Any ideas on what might be going on?

My guess is the deployment created by the operator is adding some tolerations or affinity selectors containing node-role.kubernetes.io/master but I don't see any way to remove them using the FalconContainer resource.

redhatrises commented 5 months ago

Hello,

The sidecar shouldn't be used for GKE autopilot. Please use the node sensor instead. Example config:

apiVersion: falcon.crowdstrike.com/v1alpha1
kind: FalconNodeSensor
metadata:
  name: falcon-node-sensor
  namespace: falcon-operator
spec:
  falcon:
    tags:
      - '${crowdstrike_company_tag}'
    trace: info
  falcon_api:
    client_id: '${crowdstrike_client_id}'
    client_secret: '${crowdstrike_client_secret}'
    cloud_region: autodiscover
  node:
    backend: bpf
    gke:
      autopilot: true
    resources:
      requests:
        cpu: <min 250m | default 750m>
        memory: <min 500Mi | default 1.5Gi>
    tolerations:
      - effect: NoSchedule
        operator: Equal
        key: kubernetes.io/arch
        value: amd64
ivanaguilario commented 5 months ago

Hi @redhatrises thanks for your response.

That's what we initially tried but the Node sensor is generating a lot of errors in the logs. From this comment, I assume GCOS is not supported (not sure if there's an update on that).

GKE Autopilot only uses GCOS, and there's no way to change it currently to any other node image unfortunately.

Is that still the case, or are the errors normal and expected? I've attached a log file to the comment so you can see the errors.

Thanks.

redhatrises commented 5 months ago

I have removed the logs as sensor logs shouldn't be provided via this forum.

I assume GCOS is not supported (not sure if there's an update on that).

GCOS has been supported for a while now using eBPF (not kernel mode). I would check with support if concerned about the log messages as some errors are benign.
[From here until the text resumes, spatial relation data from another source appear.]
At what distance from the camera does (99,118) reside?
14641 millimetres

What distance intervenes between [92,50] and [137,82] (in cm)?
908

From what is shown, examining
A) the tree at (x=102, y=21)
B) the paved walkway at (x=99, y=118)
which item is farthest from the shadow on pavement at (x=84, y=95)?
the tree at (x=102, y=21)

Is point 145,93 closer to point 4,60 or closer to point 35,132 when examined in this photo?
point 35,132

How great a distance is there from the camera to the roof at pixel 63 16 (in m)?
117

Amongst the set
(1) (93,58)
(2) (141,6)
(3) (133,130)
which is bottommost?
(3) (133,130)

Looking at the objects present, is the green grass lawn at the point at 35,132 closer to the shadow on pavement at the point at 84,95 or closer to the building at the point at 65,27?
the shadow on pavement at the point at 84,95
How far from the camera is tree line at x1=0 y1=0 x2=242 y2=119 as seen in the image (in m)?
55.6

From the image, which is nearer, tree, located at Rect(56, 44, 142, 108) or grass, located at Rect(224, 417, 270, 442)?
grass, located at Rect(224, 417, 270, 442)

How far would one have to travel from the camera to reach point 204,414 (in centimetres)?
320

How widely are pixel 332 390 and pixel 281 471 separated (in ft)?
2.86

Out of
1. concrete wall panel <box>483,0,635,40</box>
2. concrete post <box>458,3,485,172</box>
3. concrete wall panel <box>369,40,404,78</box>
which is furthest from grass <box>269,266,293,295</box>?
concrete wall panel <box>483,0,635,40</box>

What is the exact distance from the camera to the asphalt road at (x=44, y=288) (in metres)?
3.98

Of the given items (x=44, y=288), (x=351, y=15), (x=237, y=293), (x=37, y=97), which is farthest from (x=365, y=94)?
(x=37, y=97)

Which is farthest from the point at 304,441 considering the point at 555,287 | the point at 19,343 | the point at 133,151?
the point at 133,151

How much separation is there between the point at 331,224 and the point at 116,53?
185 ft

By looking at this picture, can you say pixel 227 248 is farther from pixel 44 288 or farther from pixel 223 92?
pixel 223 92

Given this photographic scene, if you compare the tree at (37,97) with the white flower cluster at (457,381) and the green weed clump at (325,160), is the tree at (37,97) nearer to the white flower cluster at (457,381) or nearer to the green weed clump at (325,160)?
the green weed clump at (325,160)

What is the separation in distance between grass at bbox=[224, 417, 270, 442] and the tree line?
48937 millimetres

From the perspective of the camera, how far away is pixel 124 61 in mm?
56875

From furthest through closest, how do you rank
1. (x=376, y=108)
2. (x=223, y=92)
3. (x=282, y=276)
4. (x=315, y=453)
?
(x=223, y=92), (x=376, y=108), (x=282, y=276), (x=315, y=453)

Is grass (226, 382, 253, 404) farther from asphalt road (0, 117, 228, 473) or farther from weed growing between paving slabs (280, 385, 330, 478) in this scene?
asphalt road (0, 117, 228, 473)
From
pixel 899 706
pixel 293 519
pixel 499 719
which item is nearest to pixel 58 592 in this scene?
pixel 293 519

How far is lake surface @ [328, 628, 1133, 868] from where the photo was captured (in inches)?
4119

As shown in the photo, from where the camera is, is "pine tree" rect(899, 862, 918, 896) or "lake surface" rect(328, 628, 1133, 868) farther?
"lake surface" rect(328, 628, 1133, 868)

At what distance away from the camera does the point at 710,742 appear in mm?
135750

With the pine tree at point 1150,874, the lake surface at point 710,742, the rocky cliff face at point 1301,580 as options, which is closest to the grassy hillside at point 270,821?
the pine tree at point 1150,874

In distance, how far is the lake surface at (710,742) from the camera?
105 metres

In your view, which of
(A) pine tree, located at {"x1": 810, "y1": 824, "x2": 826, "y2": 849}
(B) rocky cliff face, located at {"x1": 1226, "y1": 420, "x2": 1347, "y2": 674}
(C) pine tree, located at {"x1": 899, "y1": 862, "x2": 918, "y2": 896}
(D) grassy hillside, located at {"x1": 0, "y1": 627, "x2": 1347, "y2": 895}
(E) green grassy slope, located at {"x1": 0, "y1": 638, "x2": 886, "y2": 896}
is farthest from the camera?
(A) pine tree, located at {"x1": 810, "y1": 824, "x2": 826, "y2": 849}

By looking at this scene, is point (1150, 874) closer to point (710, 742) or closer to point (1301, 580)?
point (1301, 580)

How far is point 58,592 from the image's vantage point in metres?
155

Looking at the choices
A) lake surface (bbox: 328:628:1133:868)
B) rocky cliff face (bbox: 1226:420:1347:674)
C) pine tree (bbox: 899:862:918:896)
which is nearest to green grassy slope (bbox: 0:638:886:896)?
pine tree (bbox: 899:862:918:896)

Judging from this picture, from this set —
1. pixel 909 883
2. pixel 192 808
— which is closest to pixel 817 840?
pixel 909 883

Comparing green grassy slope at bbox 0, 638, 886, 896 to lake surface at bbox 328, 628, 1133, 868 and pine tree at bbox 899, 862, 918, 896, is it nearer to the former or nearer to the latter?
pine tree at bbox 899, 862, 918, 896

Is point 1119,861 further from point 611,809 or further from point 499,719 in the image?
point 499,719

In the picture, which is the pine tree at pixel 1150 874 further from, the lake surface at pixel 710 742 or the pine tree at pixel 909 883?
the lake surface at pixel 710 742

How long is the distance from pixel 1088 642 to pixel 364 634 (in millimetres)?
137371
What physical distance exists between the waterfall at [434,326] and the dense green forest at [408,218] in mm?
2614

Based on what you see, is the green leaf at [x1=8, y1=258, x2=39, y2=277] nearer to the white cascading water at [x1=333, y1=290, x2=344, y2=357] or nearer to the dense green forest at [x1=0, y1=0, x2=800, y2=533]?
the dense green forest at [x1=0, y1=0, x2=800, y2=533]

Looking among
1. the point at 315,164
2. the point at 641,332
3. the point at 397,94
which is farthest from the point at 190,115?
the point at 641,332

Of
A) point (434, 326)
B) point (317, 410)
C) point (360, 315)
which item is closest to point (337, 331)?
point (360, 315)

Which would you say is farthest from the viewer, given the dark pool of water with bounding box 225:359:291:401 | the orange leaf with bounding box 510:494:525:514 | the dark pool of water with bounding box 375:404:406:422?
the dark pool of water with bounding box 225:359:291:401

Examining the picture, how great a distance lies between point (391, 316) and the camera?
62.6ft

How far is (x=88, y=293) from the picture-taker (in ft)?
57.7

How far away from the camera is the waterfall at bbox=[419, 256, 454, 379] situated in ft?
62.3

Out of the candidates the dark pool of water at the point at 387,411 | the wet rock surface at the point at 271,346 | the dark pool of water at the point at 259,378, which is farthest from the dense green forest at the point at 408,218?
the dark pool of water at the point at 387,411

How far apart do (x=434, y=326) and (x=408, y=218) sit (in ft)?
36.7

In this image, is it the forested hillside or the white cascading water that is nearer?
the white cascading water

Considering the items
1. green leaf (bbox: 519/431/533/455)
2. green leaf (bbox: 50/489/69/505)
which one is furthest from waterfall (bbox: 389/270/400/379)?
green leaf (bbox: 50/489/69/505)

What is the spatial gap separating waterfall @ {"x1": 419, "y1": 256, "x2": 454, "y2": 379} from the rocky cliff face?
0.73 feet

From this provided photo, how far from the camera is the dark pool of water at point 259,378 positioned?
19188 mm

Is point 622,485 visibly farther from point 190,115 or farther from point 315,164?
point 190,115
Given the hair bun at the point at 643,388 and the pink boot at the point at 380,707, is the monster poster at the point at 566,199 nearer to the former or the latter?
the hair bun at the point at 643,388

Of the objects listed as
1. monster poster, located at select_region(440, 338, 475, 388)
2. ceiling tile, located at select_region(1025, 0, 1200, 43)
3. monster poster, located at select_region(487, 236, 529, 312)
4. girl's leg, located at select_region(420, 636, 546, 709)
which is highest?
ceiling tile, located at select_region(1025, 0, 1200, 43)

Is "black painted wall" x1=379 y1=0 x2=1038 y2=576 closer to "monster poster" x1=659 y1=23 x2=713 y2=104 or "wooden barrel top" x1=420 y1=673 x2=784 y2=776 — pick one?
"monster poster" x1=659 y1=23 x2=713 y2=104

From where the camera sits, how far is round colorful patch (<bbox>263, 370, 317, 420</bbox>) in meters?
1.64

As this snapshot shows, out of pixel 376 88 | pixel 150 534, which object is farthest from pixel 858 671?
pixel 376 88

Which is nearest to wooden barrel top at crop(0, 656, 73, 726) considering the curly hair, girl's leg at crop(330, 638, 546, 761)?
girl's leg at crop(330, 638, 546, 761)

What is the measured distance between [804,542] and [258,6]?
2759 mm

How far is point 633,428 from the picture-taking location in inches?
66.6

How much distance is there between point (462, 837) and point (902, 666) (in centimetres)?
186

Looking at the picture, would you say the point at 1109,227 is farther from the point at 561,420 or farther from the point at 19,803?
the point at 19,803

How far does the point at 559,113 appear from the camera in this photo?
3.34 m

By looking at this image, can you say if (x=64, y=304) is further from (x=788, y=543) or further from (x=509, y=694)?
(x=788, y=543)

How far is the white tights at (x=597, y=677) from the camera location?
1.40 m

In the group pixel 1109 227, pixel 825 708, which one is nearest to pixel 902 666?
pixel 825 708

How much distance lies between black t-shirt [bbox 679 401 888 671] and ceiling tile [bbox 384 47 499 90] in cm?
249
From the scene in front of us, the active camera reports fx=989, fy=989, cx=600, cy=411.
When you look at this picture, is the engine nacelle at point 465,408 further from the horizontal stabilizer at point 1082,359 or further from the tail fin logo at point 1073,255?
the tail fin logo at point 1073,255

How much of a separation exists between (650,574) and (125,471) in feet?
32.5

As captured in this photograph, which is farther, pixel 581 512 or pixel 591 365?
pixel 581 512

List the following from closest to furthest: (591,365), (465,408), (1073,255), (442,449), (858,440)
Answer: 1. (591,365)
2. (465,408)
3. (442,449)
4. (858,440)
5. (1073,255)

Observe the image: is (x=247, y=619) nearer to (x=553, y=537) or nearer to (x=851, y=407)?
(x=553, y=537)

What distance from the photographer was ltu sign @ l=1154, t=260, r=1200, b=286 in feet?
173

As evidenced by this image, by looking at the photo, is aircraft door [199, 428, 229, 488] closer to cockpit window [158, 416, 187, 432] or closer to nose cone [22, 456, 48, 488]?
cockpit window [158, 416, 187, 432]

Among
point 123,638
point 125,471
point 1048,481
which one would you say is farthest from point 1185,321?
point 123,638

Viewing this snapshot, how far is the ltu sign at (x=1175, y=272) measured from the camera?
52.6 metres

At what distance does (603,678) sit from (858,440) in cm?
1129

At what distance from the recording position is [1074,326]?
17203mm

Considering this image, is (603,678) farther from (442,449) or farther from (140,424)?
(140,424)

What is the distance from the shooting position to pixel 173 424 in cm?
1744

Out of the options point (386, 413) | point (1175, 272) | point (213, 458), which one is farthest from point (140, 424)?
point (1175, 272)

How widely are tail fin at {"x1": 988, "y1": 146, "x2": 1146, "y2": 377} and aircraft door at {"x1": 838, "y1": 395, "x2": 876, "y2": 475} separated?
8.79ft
For autopilot, the node sensor method should be used instead of the sidecar. https://cloud.google.com/kubernetes-engine/docs/resources/autopilot-partners#allowlisted-partner-workloads

ivanaguilario commented 5 months ago

@redhatrises thank you very much for your answers, that's more clear now!

I'll close the issue as it seems that it is indeed working, I was just missing some info about it.

Thanks!